Oh, did I mention I didn't go to the store until after Charlie's nap ended and I'd delivered dinner to a friend, placing us in the parking lot post-purchase at 5:45pm? Or that turning in a car seat means you have to assemble and install the new ones before you can be on your merry way? Or that I realized mid-install that I forgot how I got the harness out a month ago, hence wasn't at all sure I could get it back in?

One would think a person would run several scenarios through their head and plan such a trip accordingly, giving thought to the ways in which you could combat some of the bumps in the road. Like, that maybe you should wear a jacket. Or that during the period of installation you'd have a rowdy toddler strapped in the cart next to the car in the dark, wind and cold, along with an unruly 4 and-a-half year-old (the and-a-half is crucial these days) bouncing in the interior space of the car.

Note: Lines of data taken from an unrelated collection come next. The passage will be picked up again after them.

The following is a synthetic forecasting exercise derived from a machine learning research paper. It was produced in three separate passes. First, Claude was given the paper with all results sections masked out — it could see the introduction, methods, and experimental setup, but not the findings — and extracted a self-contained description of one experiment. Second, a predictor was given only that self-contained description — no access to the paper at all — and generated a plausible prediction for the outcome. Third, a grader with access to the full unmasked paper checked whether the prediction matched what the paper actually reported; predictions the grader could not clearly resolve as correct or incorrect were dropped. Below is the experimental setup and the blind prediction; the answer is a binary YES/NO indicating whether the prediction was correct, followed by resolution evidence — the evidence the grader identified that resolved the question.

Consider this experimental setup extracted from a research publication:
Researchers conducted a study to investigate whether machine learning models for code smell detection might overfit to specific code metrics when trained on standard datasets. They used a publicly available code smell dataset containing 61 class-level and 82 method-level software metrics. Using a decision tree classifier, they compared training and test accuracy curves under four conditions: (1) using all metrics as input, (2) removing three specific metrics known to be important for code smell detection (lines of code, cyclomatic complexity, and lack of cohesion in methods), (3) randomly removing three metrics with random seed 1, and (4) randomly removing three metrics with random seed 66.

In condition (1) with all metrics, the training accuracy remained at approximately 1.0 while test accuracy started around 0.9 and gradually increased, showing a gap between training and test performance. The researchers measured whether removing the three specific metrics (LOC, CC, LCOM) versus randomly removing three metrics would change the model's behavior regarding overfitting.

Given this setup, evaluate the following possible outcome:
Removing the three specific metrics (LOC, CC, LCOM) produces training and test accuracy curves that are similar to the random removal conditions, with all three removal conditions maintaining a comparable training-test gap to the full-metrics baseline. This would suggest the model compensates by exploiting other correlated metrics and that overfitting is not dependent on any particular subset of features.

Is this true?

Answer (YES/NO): NO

All while you force your cold fingers to manipulate and 'Click!' (yes, the directions really say "Insert the armrest into the base until you hear a Click indicating it's securely inserted; 'Click!'") the pieces of the car seat into their proper position without pinching your skin, losing your temper, yelling at your children or threatening to spank them in a public space. Because nothing makes you feel better, or more trailer-fabulous, about the behavior you model for your children than a good old-fashioned temper tantrum.

Take a breath, you are smart, you are strong, you will make this work. Just. Push. A little. Harder! Ahh, it finally 'clicked'. Well, after 30 minutes which isn't bad for two seat protectors and two car-seats...in the dark. Best of all, my big four and-a-half year-old is mighty proud of his new 'cozy' (thanks to 'GracoPedic' foam padding) seat; and that just makes it worth all the fuss.